Exkursion nach Hohenschönhausen
Am 2.6.2026 machten sich die 10ten Klassen des Gymnasiums auf den Weg in das Untersuchungsgefängnis des MfS in Hohenschönhausen und diese beiden Artikel haben zwei Schüler zu diesem Ausflug verfasst:
Im Rahmen des Geschichtsunterrichts besuchten wird die Gedenkstätte Berlin-Hohenschönhausen. Das ehemalige zentrale Untersuchungsgefängnis der Staatssicherheit (Stasi) der DDR dient heute als Museum und erinnert an die Opfer politischer Gewalt in Deutschland. Organisiert und begleitet haben uns Herr Knie und Herr Grasse.
Überraschend war für, dass der Bundespräsident Frank-Walter Steinmeier an diesem Tag ebenfalls vor Ort war, um den Betroffenen der DDR-Diktatur zu gedenken. Einige von uns konnten sogar sein Auto sehen, was für zusätzliche Aufmerksamkeit sorgte. Nach der Ankunft wurden wir von den Mitarbeitenden der Gedenkstätte freundlich empfangen und hörten einen Vortrag, bei dem wir allgemeine Informationen über die Geschichte des Gefängnis', die Arbeit der Stasi und die politischen Verhältnisse in der DDR erhielten. Uns wurde erklärt, wie Menschen überwacht wurden und aus welchen Gründen sie verhaftet werden konnten. Die Präsentation war sehr informativ und ließ mich den Ort besser verstehen.

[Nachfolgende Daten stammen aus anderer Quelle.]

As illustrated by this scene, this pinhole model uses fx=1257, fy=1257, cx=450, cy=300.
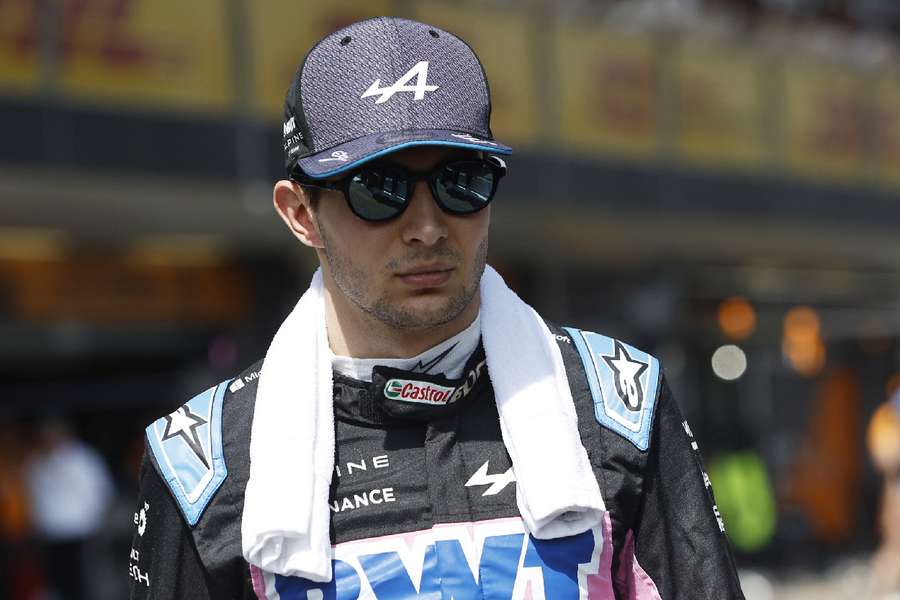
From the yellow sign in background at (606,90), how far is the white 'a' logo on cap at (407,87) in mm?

Anschließend startete die Führung über das Gelände. Besonders beeindruckend war, dass sie von einem Zeitzeugen begleitet wurde. Er erzählte uns seine persönliche Geschichte eines gescheiterten Fluchtversuchs und wie er die Zeit in dem Gefängnis erlebt hatte. Dabei erklärte er auch, welche Folgen die Haft für ihn und viele Betroffene hatte. Das hat mich sehr bewegt.

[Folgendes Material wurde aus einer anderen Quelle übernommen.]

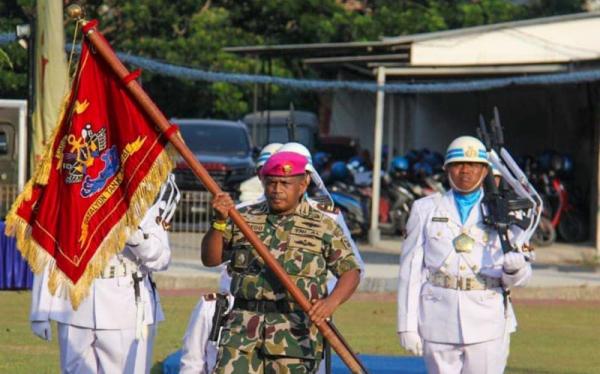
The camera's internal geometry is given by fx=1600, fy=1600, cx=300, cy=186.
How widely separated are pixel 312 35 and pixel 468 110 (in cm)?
722

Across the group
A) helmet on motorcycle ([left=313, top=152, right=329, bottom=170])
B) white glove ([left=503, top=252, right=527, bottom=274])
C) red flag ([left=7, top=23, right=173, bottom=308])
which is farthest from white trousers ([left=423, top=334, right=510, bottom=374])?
helmet on motorcycle ([left=313, top=152, right=329, bottom=170])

Während des Rundgangs besichtigten wir verschiedene Bereiche des ehemaligen Gefängnisses. Wir sahen die Haftzellen, Verhörräume und weitere Räume, die damals genutzt wurden. An vielen Stellen wurden historische Fotos gezeigt, die das Leben der Gefangenen und die Arbeitsweise der Stasi dokumentierten. Die Schilderungen machten deutlich, wie wichtig Freiheit, Demokratie und Menschenrechte sind. Nach der Führung konnten wir noch Fragen stellen. Viele Eindrücke regten zum Nachdenken an.
Mit vielen neuen Erkenntnissen über die Geschichte der DDR und die Arbeit der Stasi trat ich mit den anderen die Heimfahrt an. Die Exkursion nach Berlin-Hohenschönhausen war eine wertvolle Erfahrung, die mir die Vergangenheit auf anschauliche und eindrucksvolle Weise nähergebracht hat.
Als eine Ergänzung zum regulären Geschichtsunterricht, haben wir einen Ausflug zur Gedenkstätten Berlin-Hohenschönhausen unternommen. Als erstes wurden uns von einem angestellten Historiker Dinge erzählt, die für die spätere Führung wichtig waren. Wir konnten uns Bilder aus DDR Zeiten anschauen und viele Fragen stellen.
Das Highlight war die Führung durch die Gedenkstätten mit einem ehemaligen Insassen. Er hat uns viel über seine persönliche Geschichte erzählt wie, seine Verhaftung, sein Alltag als Insasse und wie das Leben danach weiterging. Es wurde auch viel über die Einrichtung und das Leben der anderen Häftlinge erzählt, was es für Sicherheitsmaßnahmen gab, welche verschiedenen Arten von Zellen es gab und wie die Häftlinge miteinander unbemerkt kommunizierten.
Es war sehr interessant all das über die DDR und vor allem das Stasi-Gefängnis zu erfahren, auch wenn es sehr schockierend ist was dort passiert war, und wie es das Leben nach der Haft behindern kann. Mir hat der Ausflug sehr gefallen und ich habe es als schöner Abwechslung vom normalen Unterricht wahrgenommen.